[START OF Extracted information]

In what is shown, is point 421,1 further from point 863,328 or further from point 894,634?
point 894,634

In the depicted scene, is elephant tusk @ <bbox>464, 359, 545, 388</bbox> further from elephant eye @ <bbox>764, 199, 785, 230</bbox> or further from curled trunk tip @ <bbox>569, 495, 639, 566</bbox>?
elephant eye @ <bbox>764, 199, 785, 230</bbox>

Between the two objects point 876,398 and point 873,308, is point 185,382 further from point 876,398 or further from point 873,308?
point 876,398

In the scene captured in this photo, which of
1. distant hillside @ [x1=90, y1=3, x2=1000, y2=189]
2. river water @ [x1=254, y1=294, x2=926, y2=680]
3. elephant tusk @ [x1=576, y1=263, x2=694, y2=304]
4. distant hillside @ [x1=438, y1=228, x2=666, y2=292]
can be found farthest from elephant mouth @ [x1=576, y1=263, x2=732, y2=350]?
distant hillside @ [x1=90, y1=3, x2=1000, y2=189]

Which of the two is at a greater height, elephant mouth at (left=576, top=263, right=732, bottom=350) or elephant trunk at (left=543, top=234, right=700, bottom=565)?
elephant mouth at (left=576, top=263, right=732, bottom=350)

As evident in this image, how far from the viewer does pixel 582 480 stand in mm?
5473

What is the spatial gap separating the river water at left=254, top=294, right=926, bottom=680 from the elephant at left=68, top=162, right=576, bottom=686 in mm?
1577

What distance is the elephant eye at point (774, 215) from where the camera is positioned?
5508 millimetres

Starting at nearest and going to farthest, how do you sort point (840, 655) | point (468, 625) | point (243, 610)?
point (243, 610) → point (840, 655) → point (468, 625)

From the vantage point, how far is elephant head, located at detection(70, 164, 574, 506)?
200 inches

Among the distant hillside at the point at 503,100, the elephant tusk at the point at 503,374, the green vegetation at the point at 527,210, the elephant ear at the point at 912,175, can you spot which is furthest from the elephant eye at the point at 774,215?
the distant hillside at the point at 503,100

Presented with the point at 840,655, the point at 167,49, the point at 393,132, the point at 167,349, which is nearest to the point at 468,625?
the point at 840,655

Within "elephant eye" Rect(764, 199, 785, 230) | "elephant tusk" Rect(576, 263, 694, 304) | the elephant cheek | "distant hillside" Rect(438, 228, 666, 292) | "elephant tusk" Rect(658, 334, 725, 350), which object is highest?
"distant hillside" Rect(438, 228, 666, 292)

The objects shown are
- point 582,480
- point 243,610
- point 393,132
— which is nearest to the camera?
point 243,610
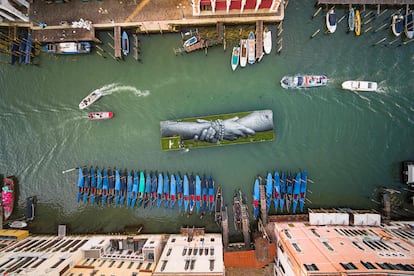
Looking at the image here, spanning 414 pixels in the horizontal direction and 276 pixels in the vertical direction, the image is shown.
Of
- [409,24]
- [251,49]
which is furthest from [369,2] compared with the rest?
[251,49]

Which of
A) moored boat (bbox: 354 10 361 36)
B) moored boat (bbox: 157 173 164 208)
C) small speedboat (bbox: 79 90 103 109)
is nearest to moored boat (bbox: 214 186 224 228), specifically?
moored boat (bbox: 157 173 164 208)

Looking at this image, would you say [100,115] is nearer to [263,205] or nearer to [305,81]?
[263,205]

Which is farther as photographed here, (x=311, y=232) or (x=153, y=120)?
(x=153, y=120)

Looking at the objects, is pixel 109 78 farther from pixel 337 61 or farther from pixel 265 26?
pixel 337 61

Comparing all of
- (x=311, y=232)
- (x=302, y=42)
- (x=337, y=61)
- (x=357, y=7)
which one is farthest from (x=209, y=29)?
(x=311, y=232)

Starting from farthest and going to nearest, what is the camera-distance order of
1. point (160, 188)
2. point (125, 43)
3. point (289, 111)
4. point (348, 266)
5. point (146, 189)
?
point (289, 111) < point (125, 43) < point (146, 189) < point (160, 188) < point (348, 266)

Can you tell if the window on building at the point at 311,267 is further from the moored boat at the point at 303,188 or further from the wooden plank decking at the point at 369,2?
the wooden plank decking at the point at 369,2
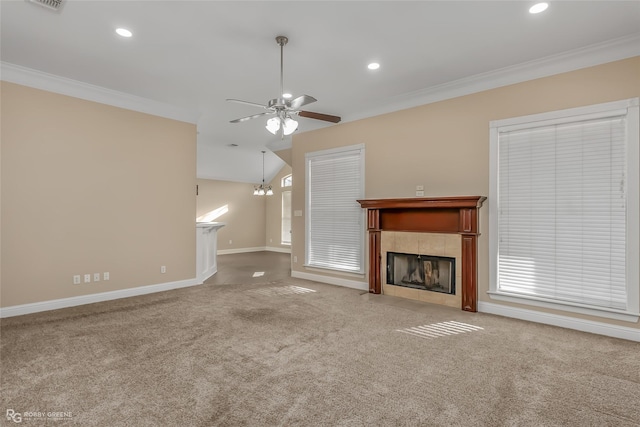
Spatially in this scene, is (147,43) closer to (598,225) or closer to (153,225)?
(153,225)

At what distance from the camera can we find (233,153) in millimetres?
8969

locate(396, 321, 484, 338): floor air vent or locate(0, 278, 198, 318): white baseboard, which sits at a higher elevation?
locate(0, 278, 198, 318): white baseboard

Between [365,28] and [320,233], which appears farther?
[320,233]

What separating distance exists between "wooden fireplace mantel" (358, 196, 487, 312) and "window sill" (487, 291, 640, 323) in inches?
13.2

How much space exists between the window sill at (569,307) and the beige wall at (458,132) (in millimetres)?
82

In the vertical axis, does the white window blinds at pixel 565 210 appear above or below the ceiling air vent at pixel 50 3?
below

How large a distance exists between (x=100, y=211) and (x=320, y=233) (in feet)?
11.7

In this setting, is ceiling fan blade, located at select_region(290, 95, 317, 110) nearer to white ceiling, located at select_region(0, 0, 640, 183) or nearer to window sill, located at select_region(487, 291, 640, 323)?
white ceiling, located at select_region(0, 0, 640, 183)

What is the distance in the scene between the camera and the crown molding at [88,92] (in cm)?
397

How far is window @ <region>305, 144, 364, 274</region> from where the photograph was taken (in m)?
5.67

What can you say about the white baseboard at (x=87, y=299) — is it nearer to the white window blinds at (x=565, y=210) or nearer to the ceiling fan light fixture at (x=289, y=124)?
the ceiling fan light fixture at (x=289, y=124)

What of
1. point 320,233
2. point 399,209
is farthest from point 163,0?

[END OF Extracted information]

> **Task to carry out**
Could you update all of the rows above, putting "distance" in place of "spatial gap" and leaving everything else unchanged? Omit the pictures from your answer.

> **The reply**
In what is shown, is point 421,1 further from point 863,328 or further from point 894,634?
point 894,634

In the depicted scene, is elephant tusk @ <bbox>464, 359, 545, 388</bbox> further from elephant eye @ <bbox>764, 199, 785, 230</bbox> or further from curled trunk tip @ <bbox>569, 495, 639, 566</bbox>?
elephant eye @ <bbox>764, 199, 785, 230</bbox>

Between the two objects point 876,398 and point 873,308, is point 185,382 further from point 876,398 or further from point 873,308?
point 876,398

In the scene captured in this photo, which of
1. distant hillside @ [x1=90, y1=3, x2=1000, y2=189]
2. river water @ [x1=254, y1=294, x2=926, y2=680]
3. elephant tusk @ [x1=576, y1=263, x2=694, y2=304]
4. distant hillside @ [x1=438, y1=228, x2=666, y2=292]
can be found farthest from elephant mouth @ [x1=576, y1=263, x2=732, y2=350]?
distant hillside @ [x1=90, y1=3, x2=1000, y2=189]

Which of the two is at a greater height, elephant mouth at (left=576, top=263, right=732, bottom=350) or elephant trunk at (left=543, top=234, right=700, bottom=565)?
elephant mouth at (left=576, top=263, right=732, bottom=350)

As evident in this image, how far from the viewer does pixel 582 480 stand in mm?
5473

What is the distance separating the river water at left=254, top=294, right=926, bottom=680 from the elephant at left=68, top=162, right=576, bottom=686 in mm?
1577

What distance is the elephant eye at point (774, 215) from where the camera is positioned?
5508 millimetres

Starting at nearest and going to farthest, how do you sort point (840, 655) | point (468, 625) | point (243, 610)?
point (243, 610) → point (840, 655) → point (468, 625)

From the vantage point, how far is elephant head, located at detection(70, 164, 574, 506)?
200 inches

Among the distant hillside at the point at 503,100, the elephant tusk at the point at 503,374, the green vegetation at the point at 527,210, the elephant ear at the point at 912,175, can you spot which is furthest from the elephant eye at the point at 774,215?
the distant hillside at the point at 503,100

Presented with the point at 840,655, the point at 167,49, the point at 393,132, the point at 167,349, which is nearest to the point at 468,625?
the point at 840,655

Within "elephant eye" Rect(764, 199, 785, 230) | "elephant tusk" Rect(576, 263, 694, 304) | the elephant cheek | "distant hillside" Rect(438, 228, 666, 292) | "elephant tusk" Rect(658, 334, 725, 350), which object is highest?
"distant hillside" Rect(438, 228, 666, 292)

The objects shown are
- point 582,480
- point 243,610
- point 393,132
— which is nearest to the camera?
point 243,610
Looking at the image here, spanning 414 pixels in the horizontal direction and 276 pixels in the vertical direction, the image is shown.
Of
- [409,24]
- [251,49]
which is furthest from [369,2] compared with the rest?
[251,49]

Which of
A) moored boat (bbox: 354 10 361 36)
B) moored boat (bbox: 157 173 164 208)
C) small speedboat (bbox: 79 90 103 109)
is nearest to moored boat (bbox: 214 186 224 228), specifically?
moored boat (bbox: 157 173 164 208)

Looking at this image, would you say [100,115] is nearer to [263,205] or nearer to [305,81]?
[263,205]

Which is farther as photographed here, (x=311, y=232) or (x=153, y=120)?
(x=153, y=120)

Looking at the objects, is pixel 109 78 farther from pixel 337 61 or farther from pixel 265 26?
pixel 337 61

Comparing all of
- (x=311, y=232)
- (x=302, y=42)
- (x=337, y=61)
- (x=357, y=7)
which one is farthest from (x=209, y=29)?
(x=311, y=232)

Starting from farthest and going to nearest, what is the camera-distance order of
1. point (160, 188)
2. point (125, 43)
3. point (289, 111)
4. point (348, 266)
5. point (146, 189)
?
point (289, 111) < point (125, 43) < point (146, 189) < point (160, 188) < point (348, 266)

Can you tell if the window on building at the point at 311,267 is further from the moored boat at the point at 303,188 or further from the wooden plank decking at the point at 369,2?
the wooden plank decking at the point at 369,2
Spatially in this scene, is (147,43) closer to (598,225) or closer to (153,225)?
(153,225)

At what distance from the camera can we find (233,153) in millimetres?
8969

locate(396, 321, 484, 338): floor air vent or locate(0, 278, 198, 318): white baseboard, which sits at a higher elevation?
locate(0, 278, 198, 318): white baseboard

Between [365,28] and [320,233], which appears farther?
[320,233]

What separating distance exists between "wooden fireplace mantel" (358, 196, 487, 312) and "window sill" (487, 291, 640, 323) in inches?
13.2

How much space exists between the window sill at (569,307) and the beige wall at (458,132) (in millimetres)?
82

In the vertical axis, does the white window blinds at pixel 565 210 appear above or below the ceiling air vent at pixel 50 3?
below

How large a distance exists between (x=100, y=211) and (x=320, y=233) (in feet)?
11.7

In this setting, is ceiling fan blade, located at select_region(290, 95, 317, 110) nearer to white ceiling, located at select_region(0, 0, 640, 183) or nearer to window sill, located at select_region(487, 291, 640, 323)?
white ceiling, located at select_region(0, 0, 640, 183)

What is the distance in the scene between the camera and the crown molding at [88,92] (in cm)?
397

How far is window @ <region>305, 144, 364, 274</region> from where the photograph was taken (in m)?
5.67

What can you say about the white baseboard at (x=87, y=299) — is it nearer to the white window blinds at (x=565, y=210) or nearer to the ceiling fan light fixture at (x=289, y=124)?
the ceiling fan light fixture at (x=289, y=124)

What of
1. point 320,233
2. point 399,209
is farthest from point 163,0?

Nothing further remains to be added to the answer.